The Republicans chances of gaining control of the US House of Representatives increased from Friday to Monday after the SEC charges against Goldman Sachs were announced. The Intrade share price rose 3.2 points from 46.8 to 50 on Monday and rose to 50.3 as of close of trading on Tuesday, April 20. The increase from 46.8 to 50.3 is an increase of almost 7.5 percent.


Monday, April 19, 2010

Goldman's Abacus 2007 AC1 Flipbook

The Goldman Sachs Abacus Flipbook is no long available at the below article link, but is available on the NYU faculty webpage of Marco Avellaneda, Professor of Mathematics, Courant Institute of Mathematical Sciences, New York University at http://www.math.nyu.edu/faculty/avellane/ABACUS.pdf

Goldman Sach's Abacus 2007 AC1 Flipbook (from ritholtz, aka Barry Ritholtz of The Big Picture blog). It contains information about the synthetic CDO that is the basis of the SEC fraud complaint against Goldman Sachs:
30036962-Abacus-2007-AC1-Flipbook-20070226
The Goldman Sachs Abacus Flipbook is no longer available at the above link, but is available on the NYU faculty webpage of Marco Avellaneda, Professor of Mathematics, Courant Institute of Mathematical Sciences, New York University at http://www.math.nyu.edu/faculty/avellane/ABACUS.pdf

Another Comment On Goldman Vs SEC

Another comment I wrote to a Wall Street Journal article, "The SEC vs.

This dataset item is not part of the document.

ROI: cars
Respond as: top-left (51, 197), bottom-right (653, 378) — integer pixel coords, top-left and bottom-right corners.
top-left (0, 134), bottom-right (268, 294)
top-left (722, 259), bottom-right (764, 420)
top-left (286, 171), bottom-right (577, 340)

Goldman: More a case of hindsight bias than financial villainy."
Goldman could have structured the whole deal and allowed Paulson to both own the equity position and short at the same time. Paulson would only have had to increase his short position to offset the addition of the equity portion. The fact that that there is no need to go through a charade of Paulson taking equity when he could have taken a real equity position to perpetrate the fraud, shows that no one was trying to perpetrate a fraud on the investors.

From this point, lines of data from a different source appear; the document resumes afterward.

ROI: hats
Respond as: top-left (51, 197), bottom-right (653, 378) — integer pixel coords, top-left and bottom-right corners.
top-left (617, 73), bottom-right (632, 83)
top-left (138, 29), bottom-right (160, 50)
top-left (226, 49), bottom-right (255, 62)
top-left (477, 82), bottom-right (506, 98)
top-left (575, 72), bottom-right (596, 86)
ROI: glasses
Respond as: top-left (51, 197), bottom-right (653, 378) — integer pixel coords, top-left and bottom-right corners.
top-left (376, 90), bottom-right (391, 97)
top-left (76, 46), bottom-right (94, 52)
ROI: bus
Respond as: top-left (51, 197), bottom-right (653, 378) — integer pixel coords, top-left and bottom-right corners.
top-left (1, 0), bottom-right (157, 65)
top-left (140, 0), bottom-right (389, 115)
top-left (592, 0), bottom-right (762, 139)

The WSJ opinion piece is correct that this appears to be nothing but a political play by Obama to get his financial reform passed.

The fact that the SEC asked Goldman in 2008 for info on this deal does not clear the SEC of politics. The SEC often asks Wall St firms for additional info about deals and securities. The SEC went to its file and found this older info inquiry about CDOs to make it appear non-political.

Emails from employees that the sky is falling are also irrelevant. Who has not worked in a company and heard the employees say the firm does not know what it is doing, or that it is ripping off customers, or if the customers only knew. It is normal office talk among cohorts, who think they know more than their bosses and everyone else. Many times the employees are just reflecting their own job frustrations.

Sunday, April 18, 2010

Comment On Sec Challenges With Materiality Of Goldman Charges

A comment I posted to a Wall Street Journal article, "SEC Faces Challenges With Goldman Case" by Kara Scannell:
As a first step, the SEC will have to show that Paulson's involvement and shorting was material information to investors. I do not see it.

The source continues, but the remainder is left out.